#### [What the exercise asks]
All of the data below must be reproduced word for word, but without its images.

[Opening Entries provided section]

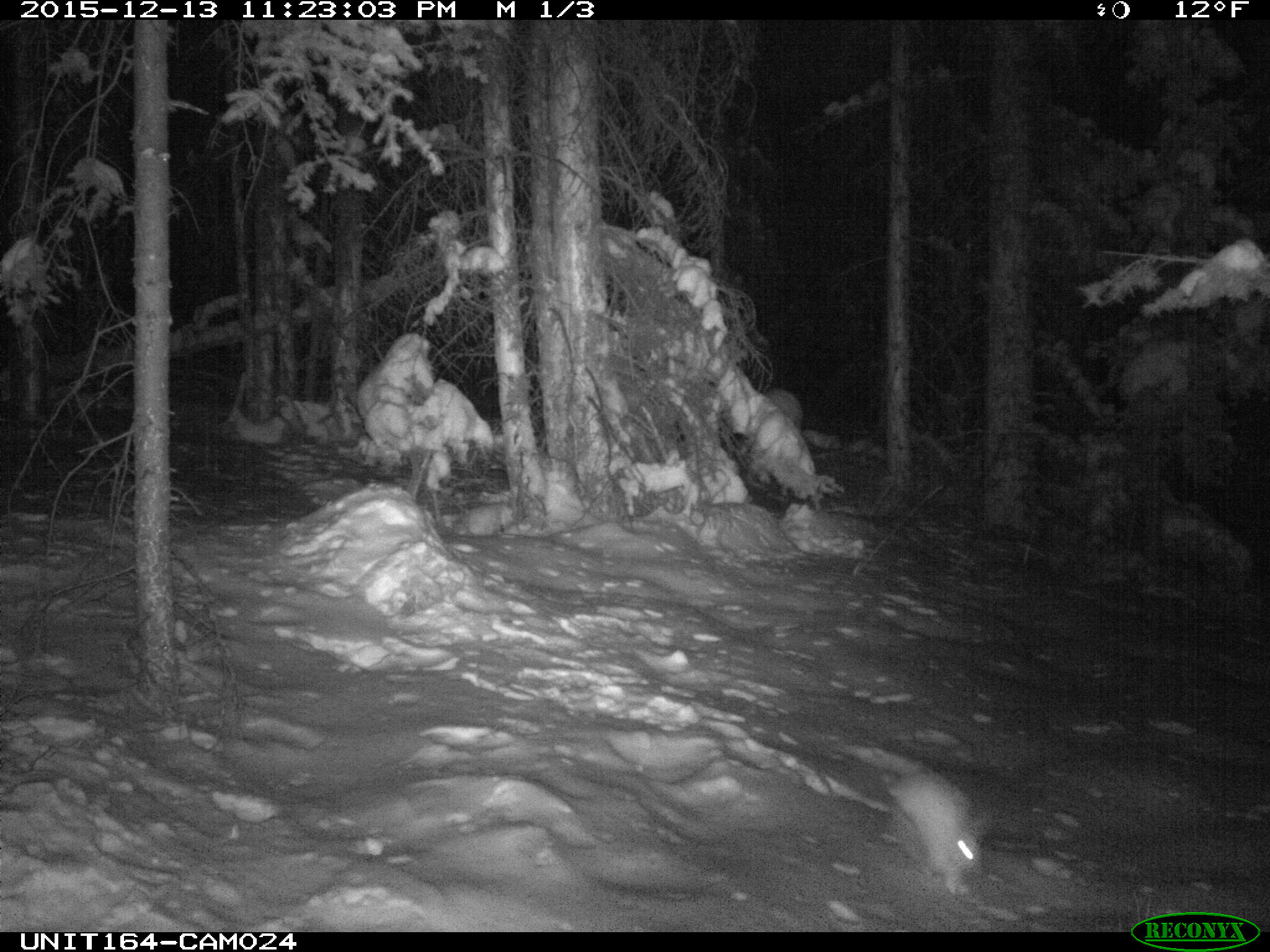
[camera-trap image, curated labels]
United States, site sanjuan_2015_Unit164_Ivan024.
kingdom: Animalia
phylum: Chordata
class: Mammalia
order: Lagomorpha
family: Leporidae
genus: Lepus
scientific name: Lepus americanus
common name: snowshoe hare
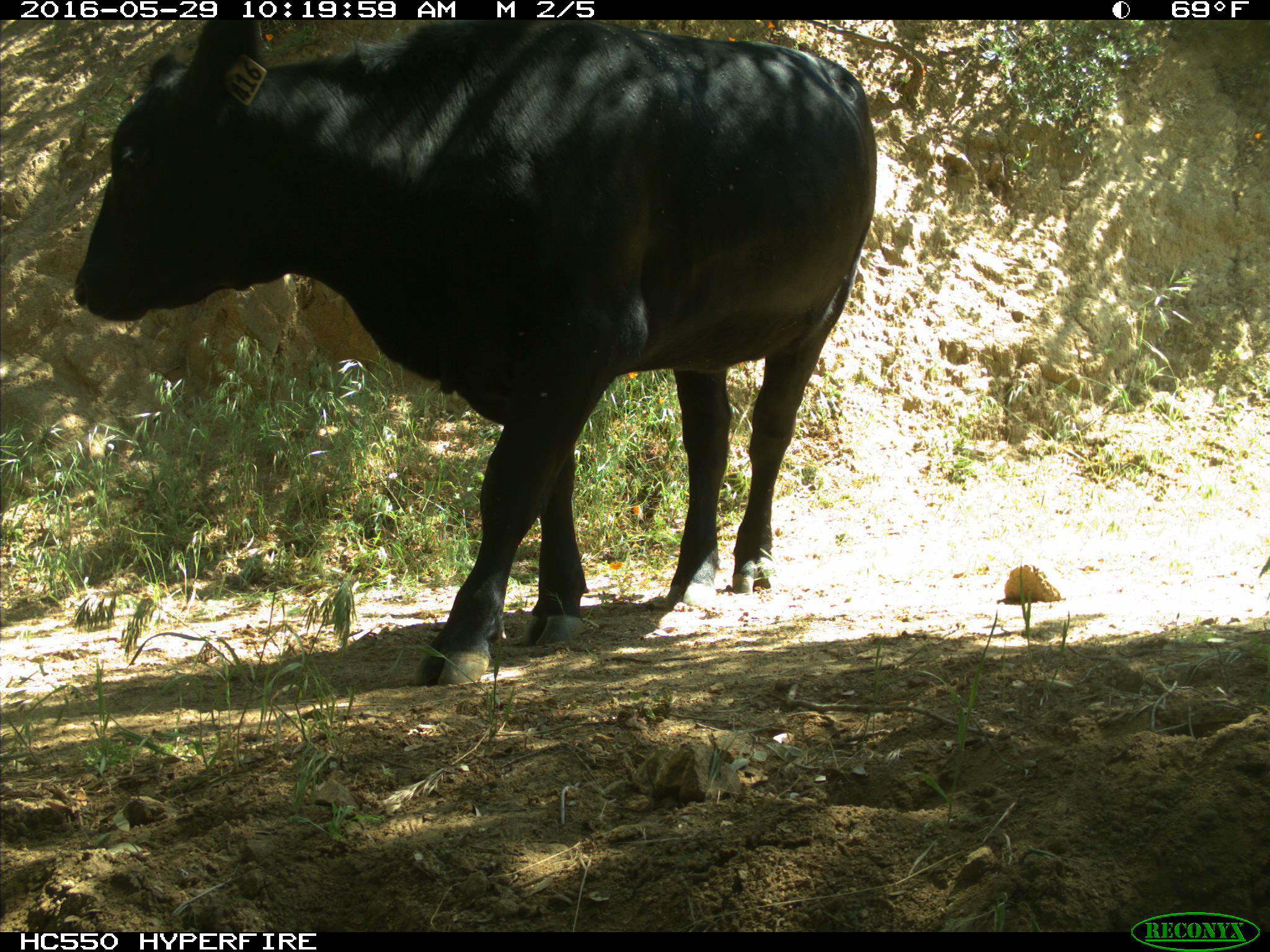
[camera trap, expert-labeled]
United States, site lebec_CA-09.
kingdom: Animalia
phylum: Chordata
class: Mammalia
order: Artiodactyla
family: Bovidae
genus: Bos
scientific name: Bos taurus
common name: domestic cow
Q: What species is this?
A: Bos taurus (domestic cow).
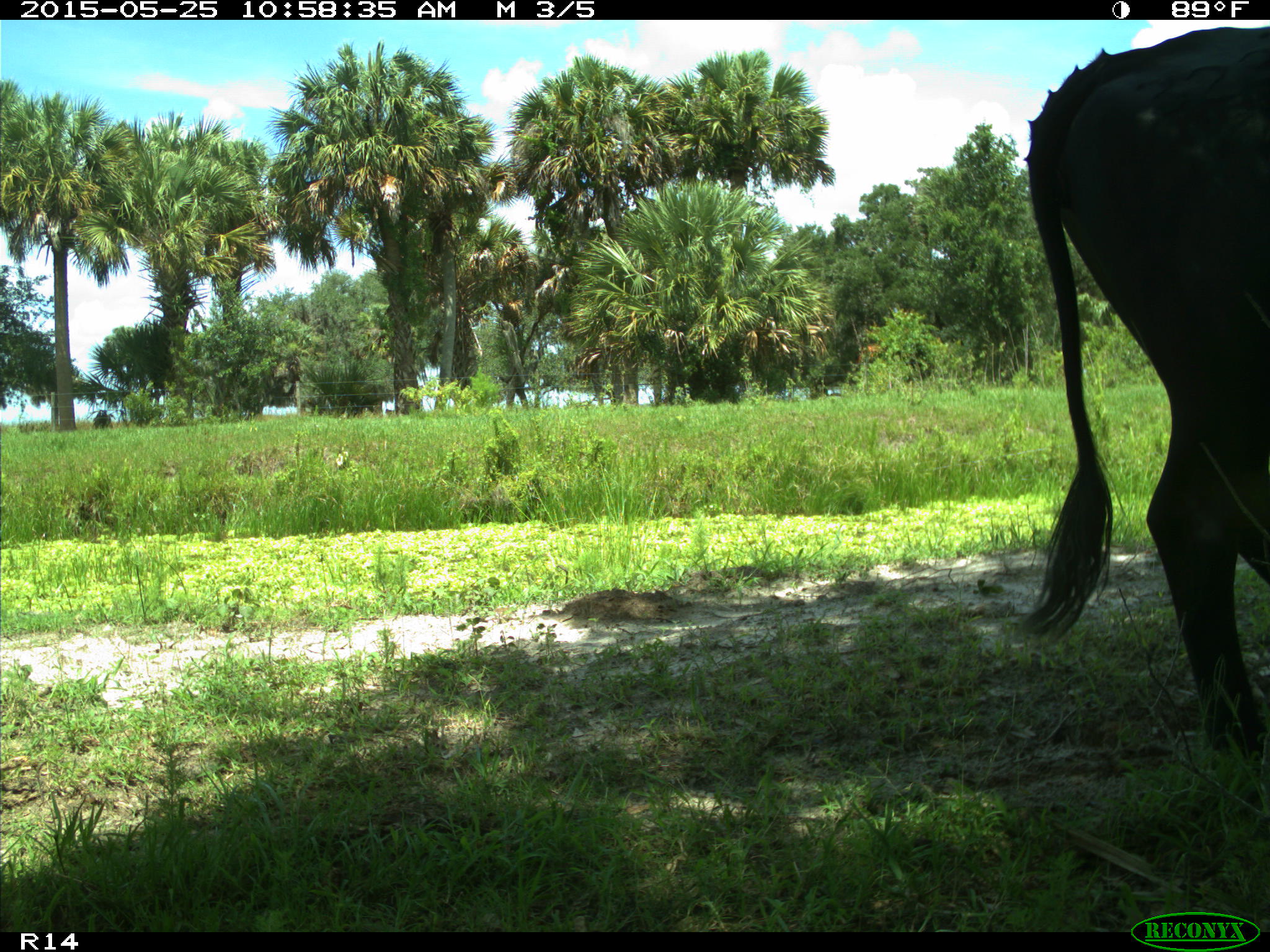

[Closing Entries provided section]

#### [Written response]
[camera-trap image, curated labels]
United States, site sanjuan_2015_Unit164_Ivan024.
kingdom: Animalia
phylum: Chordata
class: Mammalia
order: Lagomorpha
family: Leporidae
genus: Lepus
scientific name: Lepus americanus
common name: snowshoe hare
[camera trap, expert-labeled]
United States, site lebec_CA-09.
kingdom: Animalia
phylum: Chordata
class: Mammalia
order: Artiodactyla
family: Bovidae
genus: Bos
scientific name: Bos taurus
common name: domestic cow
Q: What species is this?
A: Bos taurus (domestic cow).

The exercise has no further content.